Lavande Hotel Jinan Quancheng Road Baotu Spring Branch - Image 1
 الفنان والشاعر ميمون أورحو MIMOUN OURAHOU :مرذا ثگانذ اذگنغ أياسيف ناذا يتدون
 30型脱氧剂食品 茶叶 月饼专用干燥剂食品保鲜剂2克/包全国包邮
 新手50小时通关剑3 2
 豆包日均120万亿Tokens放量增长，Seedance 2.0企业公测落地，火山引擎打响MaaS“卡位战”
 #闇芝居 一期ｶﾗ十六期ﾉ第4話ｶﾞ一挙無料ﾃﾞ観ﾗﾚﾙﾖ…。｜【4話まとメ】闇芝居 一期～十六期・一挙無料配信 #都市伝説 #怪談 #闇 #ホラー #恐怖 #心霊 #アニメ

=== Activity ===
Can you update all of the records above by changing "Branch" to "Location" and write them out again with nothing else altered?

=== Response to the exercise ===
Lavande Hotel Jinan Quancheng Road Baotu Spring Location - Image 1
 الفنان والشاعر ميمون أورحو MIMOUN OURAHOU :مرذا ثگانذ اذگنغ أياسيف ناذا يتدون
 30型脱氧剂食品 茶叶 月饼专用干燥剂食品保鲜剂2克/包全国包邮
 新手50小时通关剑3 2
 豆包日均120万亿Tokens放量增长，Seedance 2.0企业公测落地，火山引擎打响MaaS“卡位战”
 #闇芝居 一期ｶﾗ十六期ﾉ第4話ｶﾞ一挙無料ﾃﾞ観ﾗﾚﾙﾖ…。｜【4話まとメ】闇芝居 一期～十六期・一挙無料配信 #都市伝説 #怪談 #闇 #ホラー #恐怖 #心霊 #アニメ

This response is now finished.